I finished telling the minute-long version of this story to my therapist—definitely in under less than a minute—and she was amused by it, partly, I'm sure, because she was pleased with herself for being able to peg this pattern of behavior in me after a year, but also because of how amused I was recounting it. And I kept going, inching closer to ten-to—by when I absolutely needed to be out of her office—acknowledging that every bit of dread I’d given voice to, every expression of how futile and arbitrary I viewed the life-decisions I had made or needed to make, was encompassed in this thing I unquestionably did as 7-year-old, and was subsequently called-out on back then, and then again that day in her office.

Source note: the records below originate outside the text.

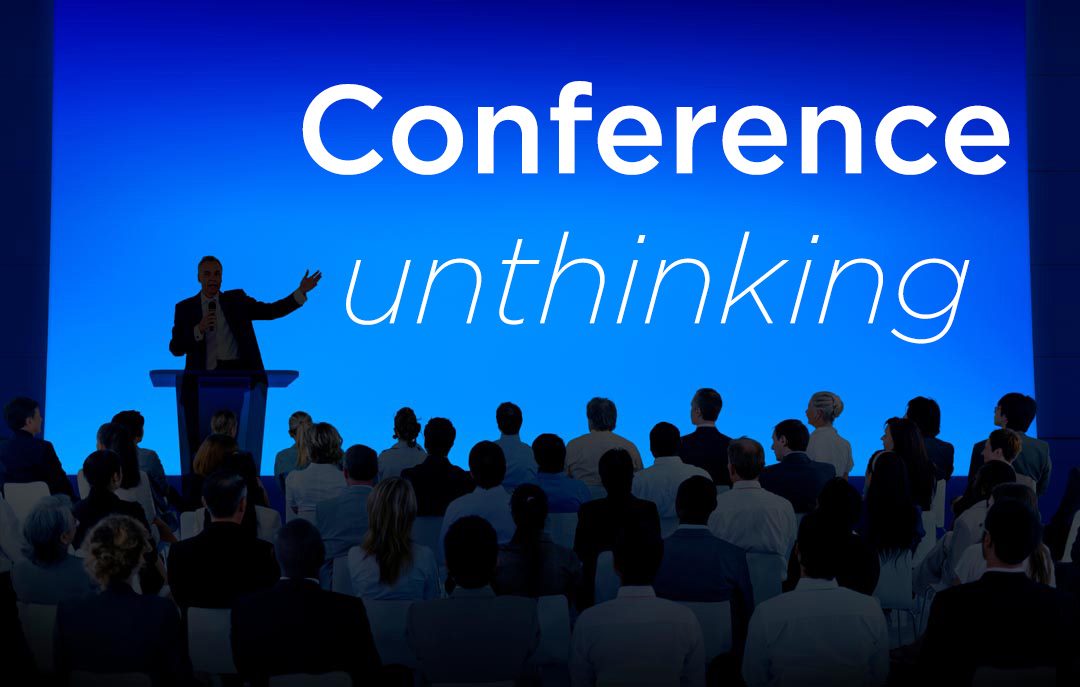 Silhouette of people and speaker at a conference, with blue background and white writing that says "conference unthinking".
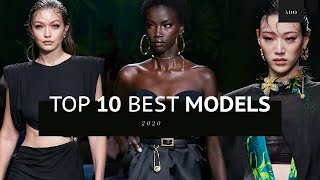 Top 10 Best Models of 2020  Runway Collection [upl. by Australia]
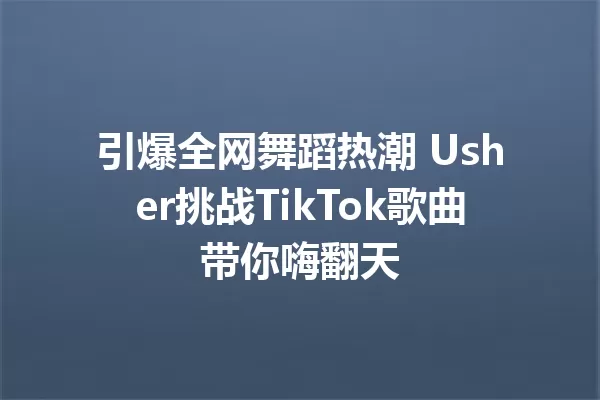 引爆全网舞蹈热潮 Usher挑战TikTok歌曲带你嗨翻天 一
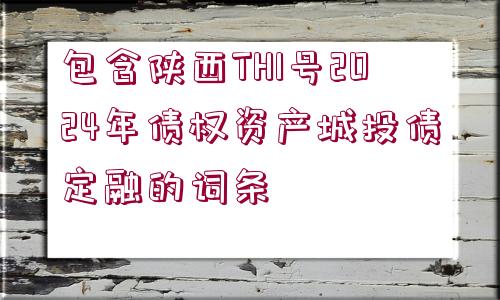 包含陜西TH1號2024年債權(quán)資產(chǎn)城投債定融的詞條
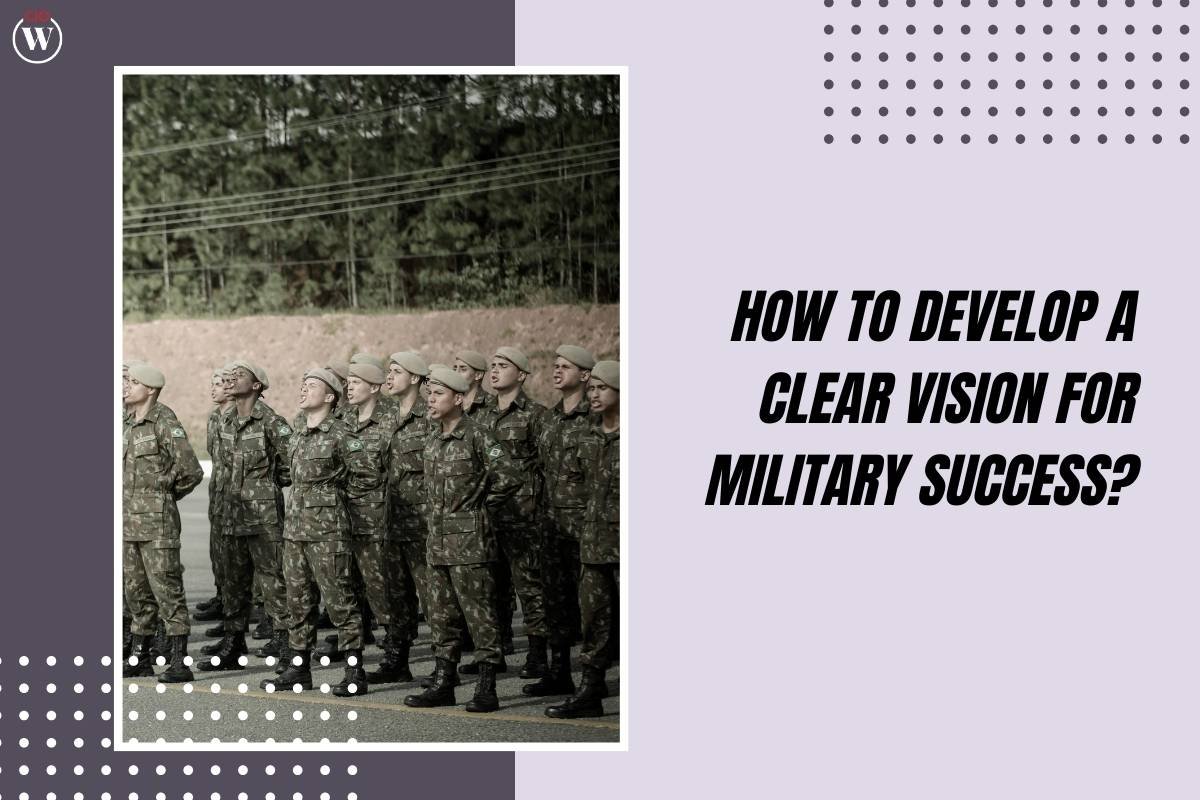 Clear Vision for Military Success: 4 Key Strategies and Considerations | CIO Women Magazine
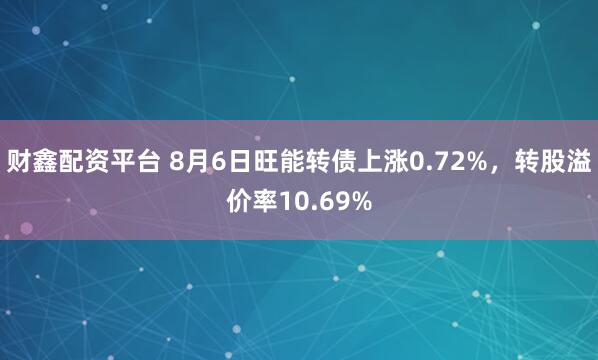 财鑫配资平台 8月6日旺能转债上涨0.72%，转股溢价率10.69%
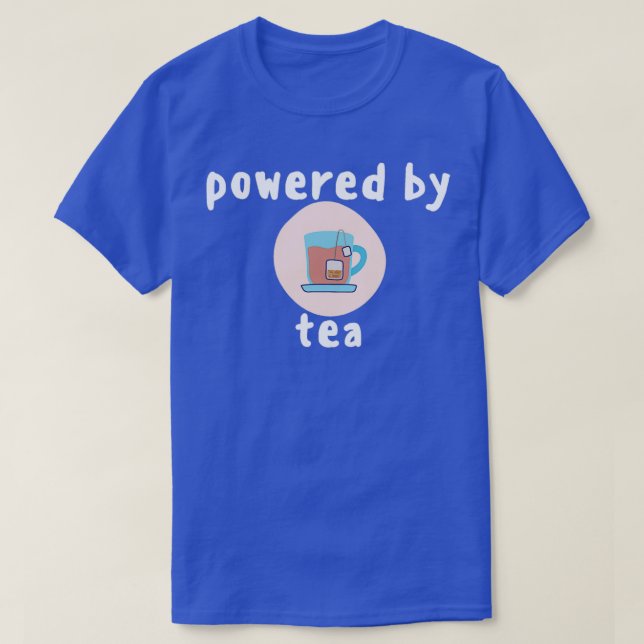 Camiseta Alimentado Por El Té 4 (Diseño del anverso)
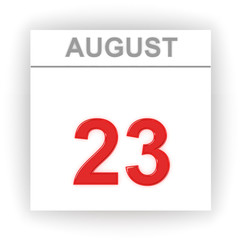 August 23. Day on the calendar.
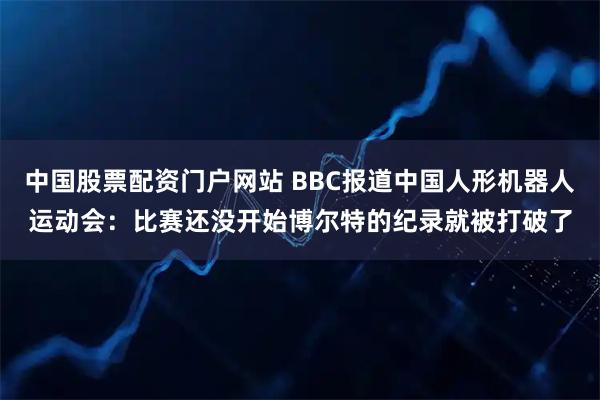 中国股票配资门户网站 BBC报道中国人形机器人运动会：比赛还没开始博尔特的纪录就被打破了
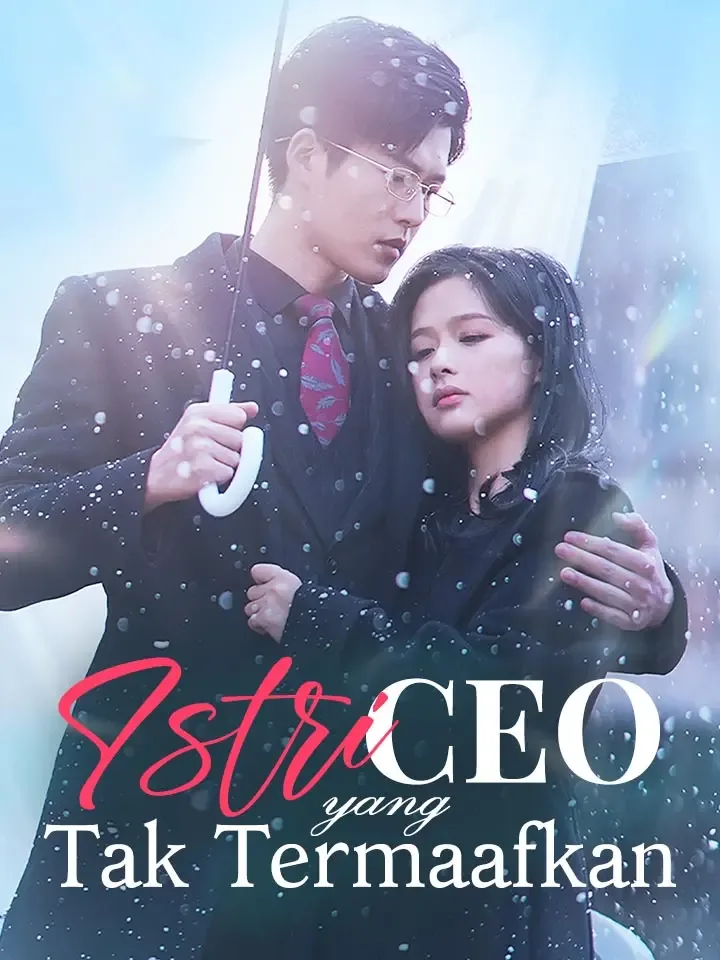 Istri CEO yang Tak Termaafkan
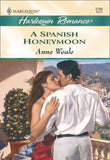 A Spanish Honeymoon (Mills & Boon Cherish) by Anne Weale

And that, as a 36-year-old adult trying to make a change, looking back on being that 7-year-old who was half the weight and up to a foot shorter than some of his classmates, who either didn't want to get hurt physically or get hurt emotionally, what I really wish I had done as that 7-year-old, was to have attacked the task of knocking over all the bigger kids tenaciously, disregarding odds governed mainly by the laws of physics, disregarding the inevitability of loss, disregarding the difficulty of bringing yourself to try, not because I think it would have pleased Sensei or my dad, or because I think it would have made me a better person in the long-run, but because it would have been so entertaining, so endearing, so admirable, to observe a case so hopeless still giving its all and being obliterated in the process, rather than forever blending in with the background on the outside of the ring.